* Text block
--------

Talks on a Zika bill in Congress to start soon, but that's not fast enough for Floridians

 TC PALM.COM

Talks on a Zika bill in Congress to start soon, but that’s not fast enough for Floridians

By Ledyard King, USA TODAY NETWORK

Lawmakers are expected to start ironing out the details of a spending bill to combat Zika in the coming week, more than four months after President Barack Obama first asked Congress for nearly $2 billion to fight the mosquito-borne virus that has been linked to birth defects and paralysis.

A final compromise still could be weeks away and is expected to be far below the president’s request. Lawmakers probably will agree on a figure between the amounts approved by the House, which proposed $622 million, and the Senate, which proposed $1.1 billion.

It’s not clear how much a final agreement would do to quell growing anxiety in Florida, where people are besieging some congressional offices with Zika-related concerns, and where Gov. Rick Scott keeps asking Washington for help.

“This is a health emergency, (but) what we have is a political problem,” said U.S. Sen. Bill Nelson, D-Fla., flanked by medical experts, at a news conference this week. “We have a bunch of people around here dragging their feet. It’s time to act.”

On Friday, the U.S. Centers for Disease Control and Prevention took action by awarding nearly $700,000 in emergency funding to Florida for epidemiology and laboratory staff, equipment and supplies, including $500,000 for seven Florida counties to enhance mosquito control efforts to combat the Zika virus.

Those counties are Martin, St. Lucie, Broward, Palm Beach, Osceola, Hillsborough and Orange counties, according to a CDC news release.

--------

(Spatial grounding data)
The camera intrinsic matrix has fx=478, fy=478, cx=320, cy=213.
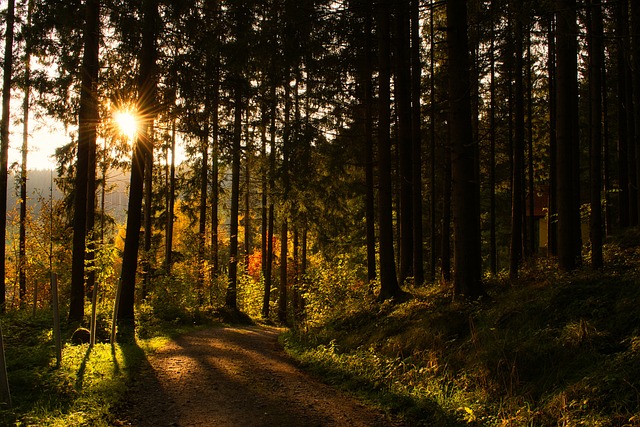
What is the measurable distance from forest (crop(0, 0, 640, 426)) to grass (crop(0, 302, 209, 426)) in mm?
184

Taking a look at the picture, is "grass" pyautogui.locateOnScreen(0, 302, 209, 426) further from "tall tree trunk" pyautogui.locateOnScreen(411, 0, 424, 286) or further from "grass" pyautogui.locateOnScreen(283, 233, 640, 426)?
"tall tree trunk" pyautogui.locateOnScreen(411, 0, 424, 286)

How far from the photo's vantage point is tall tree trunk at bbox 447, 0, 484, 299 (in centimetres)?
984

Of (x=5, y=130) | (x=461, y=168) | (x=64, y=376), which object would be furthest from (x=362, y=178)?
(x=64, y=376)

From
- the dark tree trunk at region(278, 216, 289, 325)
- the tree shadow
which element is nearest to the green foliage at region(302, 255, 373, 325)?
the dark tree trunk at region(278, 216, 289, 325)

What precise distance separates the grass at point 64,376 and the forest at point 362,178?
184mm

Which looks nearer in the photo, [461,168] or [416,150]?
[461,168]

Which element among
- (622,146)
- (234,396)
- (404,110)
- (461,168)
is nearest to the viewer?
(234,396)

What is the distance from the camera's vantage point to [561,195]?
32.3 ft

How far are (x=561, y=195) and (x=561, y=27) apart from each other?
3803 millimetres

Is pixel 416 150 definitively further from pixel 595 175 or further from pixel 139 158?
pixel 139 158

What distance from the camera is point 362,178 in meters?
21.0

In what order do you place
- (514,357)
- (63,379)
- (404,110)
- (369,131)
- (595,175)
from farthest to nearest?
(369,131) < (404,110) < (595,175) < (63,379) < (514,357)

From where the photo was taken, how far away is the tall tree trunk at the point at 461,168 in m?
9.84

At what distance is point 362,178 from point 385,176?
6944 mm
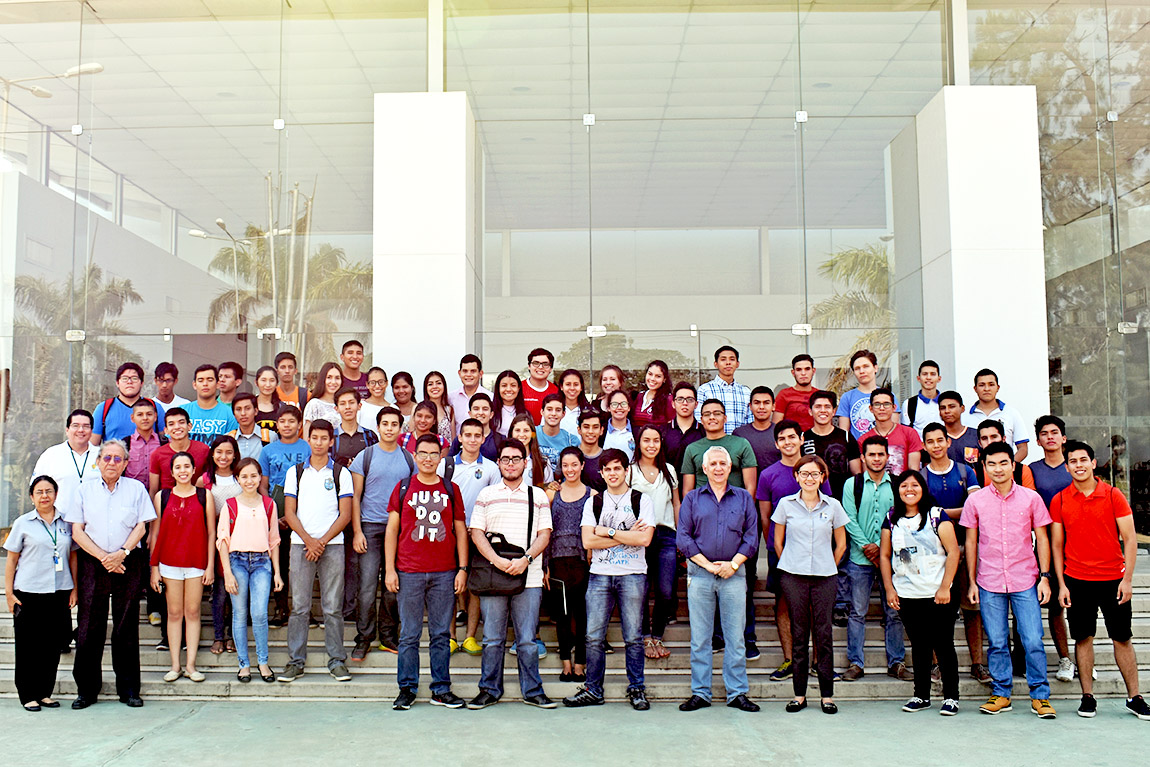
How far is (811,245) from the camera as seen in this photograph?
10367 millimetres

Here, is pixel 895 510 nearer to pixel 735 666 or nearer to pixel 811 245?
pixel 735 666

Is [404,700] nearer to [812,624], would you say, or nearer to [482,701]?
[482,701]

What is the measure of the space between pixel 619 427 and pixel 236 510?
292 cm

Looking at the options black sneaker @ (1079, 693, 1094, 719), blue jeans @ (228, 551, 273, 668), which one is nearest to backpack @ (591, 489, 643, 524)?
blue jeans @ (228, 551, 273, 668)

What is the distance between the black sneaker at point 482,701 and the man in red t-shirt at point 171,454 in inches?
105

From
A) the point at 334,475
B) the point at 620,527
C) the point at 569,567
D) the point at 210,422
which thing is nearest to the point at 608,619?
the point at 569,567

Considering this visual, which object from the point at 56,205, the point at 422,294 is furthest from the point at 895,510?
the point at 56,205

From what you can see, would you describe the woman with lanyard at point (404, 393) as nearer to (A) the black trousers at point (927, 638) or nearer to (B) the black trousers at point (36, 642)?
(B) the black trousers at point (36, 642)

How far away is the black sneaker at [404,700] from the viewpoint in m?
6.06

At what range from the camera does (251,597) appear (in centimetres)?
651

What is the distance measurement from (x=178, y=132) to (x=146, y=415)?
190 inches

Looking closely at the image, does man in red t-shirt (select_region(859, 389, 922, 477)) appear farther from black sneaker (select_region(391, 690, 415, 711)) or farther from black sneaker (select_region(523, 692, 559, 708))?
black sneaker (select_region(391, 690, 415, 711))

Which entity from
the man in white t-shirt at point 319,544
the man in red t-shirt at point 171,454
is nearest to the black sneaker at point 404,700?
the man in white t-shirt at point 319,544

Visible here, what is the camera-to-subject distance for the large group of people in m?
6.05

--------

* Problem
Reproduce the part of the Zika article starting at "Lawmakers are expected" and ending at "defects and paralysis.", swapping "mosquito-borne virus" for "insect-borne virus". Work from the Zika article only.

* Output for this exercise
Lawmakers are expected to start ironing out the details of a spending bill to combat Zika in the coming week, more than four months after President Barack Obama first asked Congress for nearly $2 billion to fight the insect-borne virus that has been linked to birth defects and paralysis.